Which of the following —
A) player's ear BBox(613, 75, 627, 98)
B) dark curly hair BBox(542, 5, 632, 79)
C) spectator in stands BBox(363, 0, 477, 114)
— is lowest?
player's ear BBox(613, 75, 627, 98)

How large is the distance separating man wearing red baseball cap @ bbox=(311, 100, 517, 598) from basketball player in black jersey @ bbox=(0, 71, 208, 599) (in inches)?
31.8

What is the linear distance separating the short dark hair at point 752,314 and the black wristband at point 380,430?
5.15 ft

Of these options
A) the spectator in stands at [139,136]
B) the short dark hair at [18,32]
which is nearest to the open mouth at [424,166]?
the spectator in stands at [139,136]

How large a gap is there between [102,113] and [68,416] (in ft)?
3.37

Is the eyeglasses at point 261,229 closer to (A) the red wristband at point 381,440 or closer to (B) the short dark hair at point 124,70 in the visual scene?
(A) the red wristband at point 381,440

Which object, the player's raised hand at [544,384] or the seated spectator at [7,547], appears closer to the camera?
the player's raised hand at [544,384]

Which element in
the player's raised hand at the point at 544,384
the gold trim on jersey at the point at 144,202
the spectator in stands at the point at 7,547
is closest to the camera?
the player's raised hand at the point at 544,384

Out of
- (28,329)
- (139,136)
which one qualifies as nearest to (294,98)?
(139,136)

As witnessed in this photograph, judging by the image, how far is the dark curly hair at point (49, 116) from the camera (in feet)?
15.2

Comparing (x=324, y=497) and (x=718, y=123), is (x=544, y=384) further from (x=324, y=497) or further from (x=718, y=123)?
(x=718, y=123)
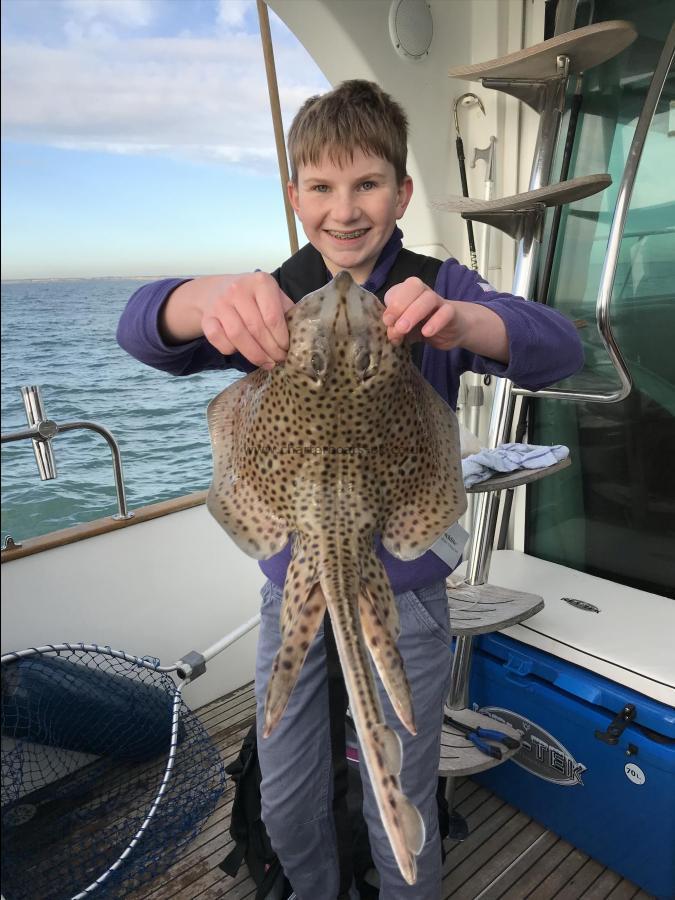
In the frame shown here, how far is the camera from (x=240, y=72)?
19281 mm

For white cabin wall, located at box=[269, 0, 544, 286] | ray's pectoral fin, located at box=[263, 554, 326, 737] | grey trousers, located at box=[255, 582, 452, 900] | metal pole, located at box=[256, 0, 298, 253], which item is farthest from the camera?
metal pole, located at box=[256, 0, 298, 253]

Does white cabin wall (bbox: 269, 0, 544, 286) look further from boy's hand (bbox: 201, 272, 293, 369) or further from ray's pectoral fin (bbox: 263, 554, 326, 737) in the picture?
ray's pectoral fin (bbox: 263, 554, 326, 737)

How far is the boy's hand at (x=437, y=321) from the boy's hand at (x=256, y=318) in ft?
0.47

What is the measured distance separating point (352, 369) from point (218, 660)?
2.98 metres

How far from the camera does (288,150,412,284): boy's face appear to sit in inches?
46.9

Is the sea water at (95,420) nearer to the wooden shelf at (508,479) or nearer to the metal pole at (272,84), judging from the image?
the metal pole at (272,84)

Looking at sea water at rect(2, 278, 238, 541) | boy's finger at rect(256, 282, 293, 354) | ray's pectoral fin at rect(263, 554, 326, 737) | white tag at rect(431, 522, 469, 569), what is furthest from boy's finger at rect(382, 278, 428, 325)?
sea water at rect(2, 278, 238, 541)

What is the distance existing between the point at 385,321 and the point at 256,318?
0.17 meters

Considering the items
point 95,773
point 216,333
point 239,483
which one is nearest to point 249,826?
point 95,773

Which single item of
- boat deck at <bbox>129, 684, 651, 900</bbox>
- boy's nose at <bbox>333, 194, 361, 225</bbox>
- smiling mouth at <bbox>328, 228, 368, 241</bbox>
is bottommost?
boat deck at <bbox>129, 684, 651, 900</bbox>

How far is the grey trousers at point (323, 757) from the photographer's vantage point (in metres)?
1.50

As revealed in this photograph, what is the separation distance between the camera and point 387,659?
75 centimetres

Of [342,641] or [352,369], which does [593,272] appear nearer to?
[352,369]

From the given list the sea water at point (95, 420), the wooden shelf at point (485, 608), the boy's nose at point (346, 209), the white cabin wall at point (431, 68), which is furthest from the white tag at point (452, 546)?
the sea water at point (95, 420)
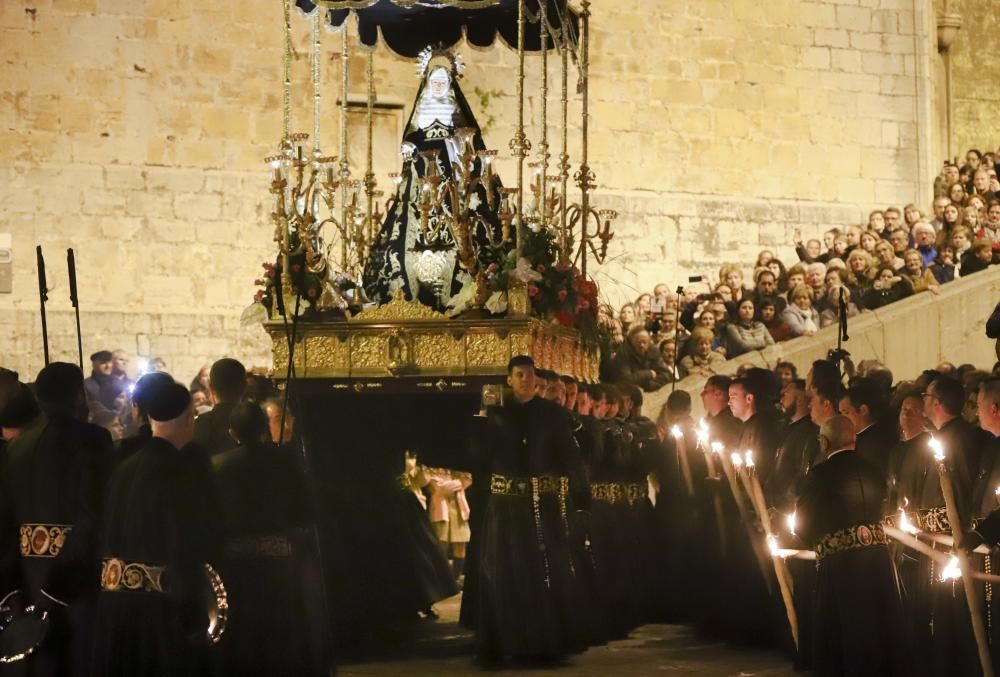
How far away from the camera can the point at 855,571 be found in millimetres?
8344

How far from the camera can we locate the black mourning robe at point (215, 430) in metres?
9.38

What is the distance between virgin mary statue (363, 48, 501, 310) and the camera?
436 inches

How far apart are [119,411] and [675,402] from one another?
4699 millimetres

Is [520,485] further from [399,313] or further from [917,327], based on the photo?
[917,327]

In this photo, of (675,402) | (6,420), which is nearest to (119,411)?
(675,402)

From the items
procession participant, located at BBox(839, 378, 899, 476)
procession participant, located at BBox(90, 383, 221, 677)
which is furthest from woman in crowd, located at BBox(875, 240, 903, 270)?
procession participant, located at BBox(90, 383, 221, 677)

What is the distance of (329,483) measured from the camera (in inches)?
435

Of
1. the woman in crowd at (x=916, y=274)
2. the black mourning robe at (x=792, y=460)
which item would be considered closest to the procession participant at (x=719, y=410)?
the black mourning robe at (x=792, y=460)

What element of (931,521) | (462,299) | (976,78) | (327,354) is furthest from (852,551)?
(976,78)

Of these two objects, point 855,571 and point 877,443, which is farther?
point 877,443

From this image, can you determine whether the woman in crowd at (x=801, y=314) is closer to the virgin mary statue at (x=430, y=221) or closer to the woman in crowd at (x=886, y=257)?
the woman in crowd at (x=886, y=257)

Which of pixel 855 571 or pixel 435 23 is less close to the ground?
pixel 435 23

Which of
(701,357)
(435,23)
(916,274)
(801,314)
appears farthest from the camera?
(916,274)

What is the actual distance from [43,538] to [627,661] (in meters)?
4.30
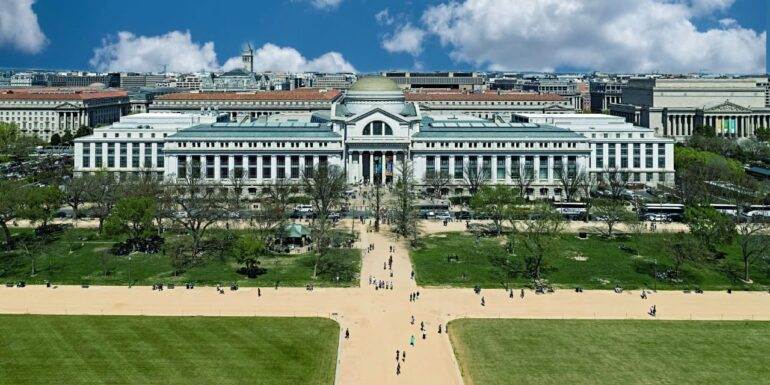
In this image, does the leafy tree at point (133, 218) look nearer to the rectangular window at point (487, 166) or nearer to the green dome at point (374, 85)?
the rectangular window at point (487, 166)

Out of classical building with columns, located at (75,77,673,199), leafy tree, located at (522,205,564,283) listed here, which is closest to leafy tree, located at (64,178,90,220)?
classical building with columns, located at (75,77,673,199)

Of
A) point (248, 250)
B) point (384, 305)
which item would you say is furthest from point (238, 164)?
point (384, 305)

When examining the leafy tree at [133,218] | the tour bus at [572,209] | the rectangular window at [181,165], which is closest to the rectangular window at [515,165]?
the tour bus at [572,209]

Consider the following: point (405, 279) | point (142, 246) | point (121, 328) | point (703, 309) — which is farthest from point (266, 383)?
point (142, 246)

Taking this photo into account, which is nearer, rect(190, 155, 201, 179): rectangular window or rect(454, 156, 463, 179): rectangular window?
rect(190, 155, 201, 179): rectangular window

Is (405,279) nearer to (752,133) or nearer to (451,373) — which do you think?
(451,373)

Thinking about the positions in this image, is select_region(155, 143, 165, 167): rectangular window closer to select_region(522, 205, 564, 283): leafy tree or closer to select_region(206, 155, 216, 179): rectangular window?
select_region(206, 155, 216, 179): rectangular window
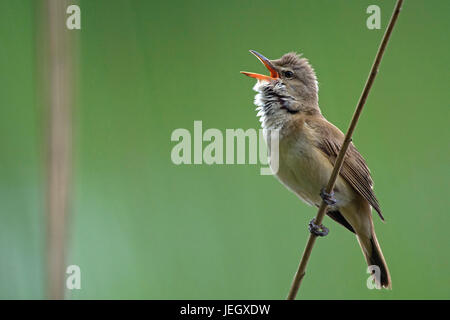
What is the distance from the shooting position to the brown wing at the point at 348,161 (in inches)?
106

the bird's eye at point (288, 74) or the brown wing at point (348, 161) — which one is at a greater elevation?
the bird's eye at point (288, 74)

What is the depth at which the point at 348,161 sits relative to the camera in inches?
108

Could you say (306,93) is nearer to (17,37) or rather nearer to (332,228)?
(332,228)

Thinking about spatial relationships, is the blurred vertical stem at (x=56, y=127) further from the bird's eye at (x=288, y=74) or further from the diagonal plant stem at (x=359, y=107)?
the bird's eye at (x=288, y=74)

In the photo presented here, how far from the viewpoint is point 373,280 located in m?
2.58

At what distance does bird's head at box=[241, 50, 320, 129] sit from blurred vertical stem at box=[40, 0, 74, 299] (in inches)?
59.0

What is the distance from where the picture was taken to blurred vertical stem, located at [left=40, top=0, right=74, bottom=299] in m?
1.19

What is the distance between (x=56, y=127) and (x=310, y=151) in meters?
1.68

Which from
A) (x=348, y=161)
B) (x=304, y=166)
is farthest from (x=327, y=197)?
(x=348, y=161)

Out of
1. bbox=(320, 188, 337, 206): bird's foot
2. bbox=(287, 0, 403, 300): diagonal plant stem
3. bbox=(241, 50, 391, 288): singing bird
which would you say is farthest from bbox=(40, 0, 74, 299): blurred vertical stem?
bbox=(241, 50, 391, 288): singing bird

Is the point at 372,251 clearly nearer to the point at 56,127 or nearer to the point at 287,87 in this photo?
the point at 287,87

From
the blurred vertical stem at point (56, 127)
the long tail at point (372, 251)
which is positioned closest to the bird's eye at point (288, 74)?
the long tail at point (372, 251)

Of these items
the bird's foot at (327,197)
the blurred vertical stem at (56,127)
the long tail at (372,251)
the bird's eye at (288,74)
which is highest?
the bird's eye at (288,74)

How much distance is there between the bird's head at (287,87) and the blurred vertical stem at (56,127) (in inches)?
59.0
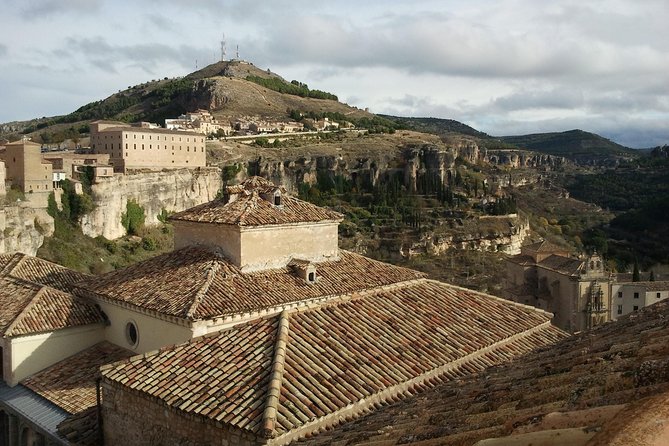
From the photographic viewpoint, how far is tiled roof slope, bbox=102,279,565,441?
23.5 feet

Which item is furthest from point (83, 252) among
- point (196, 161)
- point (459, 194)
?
point (459, 194)

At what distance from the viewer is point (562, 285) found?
3809 centimetres

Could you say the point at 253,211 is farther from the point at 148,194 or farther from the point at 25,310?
the point at 148,194

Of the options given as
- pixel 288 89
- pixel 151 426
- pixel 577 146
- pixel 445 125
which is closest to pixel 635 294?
pixel 151 426

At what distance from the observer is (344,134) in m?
97.5

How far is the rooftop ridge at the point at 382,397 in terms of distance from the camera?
680 cm

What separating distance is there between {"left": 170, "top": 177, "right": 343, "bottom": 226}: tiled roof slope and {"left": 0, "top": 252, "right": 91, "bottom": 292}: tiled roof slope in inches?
169

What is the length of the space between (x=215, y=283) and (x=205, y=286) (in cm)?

** Requirements **
Copy out the stretch of items from the line containing "In the frame" through the line containing "0.17 meters" word for word, with both of those lines included.

** Solved problem **
In the frame shown here, how far is the camera from (x=240, y=72)?
19281 mm

For white cabin wall, located at box=[269, 0, 544, 286] | ray's pectoral fin, located at box=[263, 554, 326, 737] | grey trousers, located at box=[255, 582, 452, 900] | metal pole, located at box=[256, 0, 298, 253], which item is farthest from the camera?
metal pole, located at box=[256, 0, 298, 253]

Does white cabin wall (bbox: 269, 0, 544, 286) look further from boy's hand (bbox: 201, 272, 293, 369) or further from ray's pectoral fin (bbox: 263, 554, 326, 737) in the picture?
ray's pectoral fin (bbox: 263, 554, 326, 737)

How far is the boy's hand at (x=437, y=321) from the boy's hand at (x=256, y=318) in ft?
0.47

What is the measured distance separating point (352, 369) from point (218, 660)?
2.98 metres

How far from the camera does (288,150,412,284): boy's face appear to sit in inches?
46.9

Is the sea water at (95,420) nearer to the wooden shelf at (508,479) or nearer to the metal pole at (272,84), judging from the image?
the metal pole at (272,84)

Looking at sea water at rect(2, 278, 238, 541) | boy's finger at rect(256, 282, 293, 354) | ray's pectoral fin at rect(263, 554, 326, 737) | white tag at rect(431, 522, 469, 569), what is furthest from boy's finger at rect(382, 278, 428, 325)?
sea water at rect(2, 278, 238, 541)

What is the distance existing between the point at 385,321 and the point at 256,318?
0.17 meters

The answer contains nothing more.